**REQUIREMENT**
Answer these questions using the abstract on radiation reduction in pediatric catheterization.
(a) Which two x-ray tube technologies does the study compare?
(b) How many right heart catheterizations with biopsy were performed in the Gigalix/crystalline Si lab?
(c) What was the median dose-area product for "annual" catheterizations in the Megalix/amorphous Si lab?

**PAGE TEXT**
+ + + + +

Radiation Reduction in the Pediatric Catheterization Laboratory Using a Novel Imaging System.

OBJECTIVES: Radiation dose was compared between two modern imaging systems with different x-ray tube technology (Megalix vs Gigalix) and detector type (amorphous vs crystalline silicon) at the same institution. BACKGROUND: Further reduction in radiation dose than currently reported may be achievable with advances in x-ray tube and detector technology. METHODS: Radiation dose (air kerma, dose-area product [DAP]) was retrospectively compared for post-transplant pediatric patients undergoing right heart catheterization/biopsy (fluoroscopy only) or "annual" catheterization with coronary angiography in one of two imaging systems between January 2014 and December 2016. Comparisons were also made with published radiation doses. RESULTS: A total of 122 right heart catheterizations with biopsy were performed in the Megalix/amorphous silicon (Si) lab and 168 in the Gigalix/crystalline Si lab. Age and weight were not statistically different for the two groups. There was a 50% decrease in median air kerma (2.2 mGy vs 1.1 mGy; P<.001) and 66% decrease in median DAP (52.2 μGy•m² vs 18.0 μGy•m²; P<.001) for the Gigalix/crystalline Si lab. A total of 24 "annual" catheterizations were performed in the Megalix/amorphous Si lab and 22 were performed in the Gigalix/crystalline Si lab. There was a 57% reduction in median air kerma (458.6 mGy vs 198.6 mGy; P<.001) and a 46% reduction in median DAP (2548.0 μGy•m² vs 1367.1 μGy•m²; P<.01) for the Gigalix/crystalline Si lab. Similar reductions were found on comparison with published doses. CONCLUSION: The Gigalix tube and crystalline Si detector decrease radiation dose by 50%-60% for fluoroscopy and cine acquisition in pediatric patients.

+ + + + +

(Dataset excerpts)
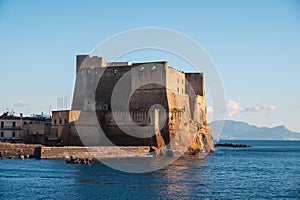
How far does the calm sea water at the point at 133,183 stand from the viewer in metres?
23.8

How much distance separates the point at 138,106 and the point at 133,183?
2725cm

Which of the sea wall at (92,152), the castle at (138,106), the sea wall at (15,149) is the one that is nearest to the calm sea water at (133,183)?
the sea wall at (92,152)

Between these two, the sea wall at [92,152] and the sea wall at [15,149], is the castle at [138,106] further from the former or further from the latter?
the sea wall at [15,149]

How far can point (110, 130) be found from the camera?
169 feet

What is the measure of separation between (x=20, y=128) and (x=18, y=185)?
26709 mm

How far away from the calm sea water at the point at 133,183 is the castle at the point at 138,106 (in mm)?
12779

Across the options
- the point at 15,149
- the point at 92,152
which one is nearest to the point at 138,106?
the point at 92,152

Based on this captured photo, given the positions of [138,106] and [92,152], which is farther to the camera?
[138,106]

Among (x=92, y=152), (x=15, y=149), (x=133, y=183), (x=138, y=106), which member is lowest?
(x=133, y=183)

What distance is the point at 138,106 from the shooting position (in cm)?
5491

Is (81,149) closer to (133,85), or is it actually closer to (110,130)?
(110,130)

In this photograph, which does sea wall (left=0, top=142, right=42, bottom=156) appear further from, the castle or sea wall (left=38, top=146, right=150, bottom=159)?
the castle

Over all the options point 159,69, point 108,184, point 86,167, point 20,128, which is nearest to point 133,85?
point 159,69

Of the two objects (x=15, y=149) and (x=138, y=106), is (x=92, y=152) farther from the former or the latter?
(x=138, y=106)
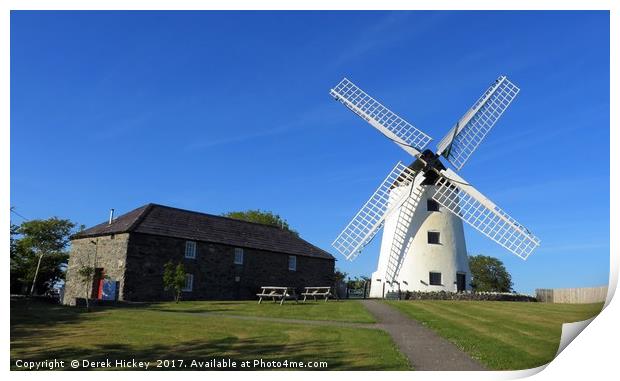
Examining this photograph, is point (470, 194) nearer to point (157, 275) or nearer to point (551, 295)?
point (551, 295)

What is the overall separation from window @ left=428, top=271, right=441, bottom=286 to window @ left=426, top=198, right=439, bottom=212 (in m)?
3.02

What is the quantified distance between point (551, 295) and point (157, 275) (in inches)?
671

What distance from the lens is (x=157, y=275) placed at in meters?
23.4

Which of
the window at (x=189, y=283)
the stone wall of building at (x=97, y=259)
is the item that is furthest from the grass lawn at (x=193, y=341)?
the window at (x=189, y=283)

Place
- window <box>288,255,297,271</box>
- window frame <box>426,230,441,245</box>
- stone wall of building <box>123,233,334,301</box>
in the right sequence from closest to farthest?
stone wall of building <box>123,233,334,301</box> → window frame <box>426,230,441,245</box> → window <box>288,255,297,271</box>

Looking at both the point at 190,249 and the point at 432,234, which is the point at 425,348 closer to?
the point at 432,234

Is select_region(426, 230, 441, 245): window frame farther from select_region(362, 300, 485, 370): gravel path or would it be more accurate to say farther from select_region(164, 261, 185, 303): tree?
select_region(164, 261, 185, 303): tree

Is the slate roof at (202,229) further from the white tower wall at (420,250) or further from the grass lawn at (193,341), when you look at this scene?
the grass lawn at (193,341)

+ + + + +

**ANSWER BOX**
(a) Megalix and Gigalix.
(b) 168.
(c) 2548.0 μGy•m².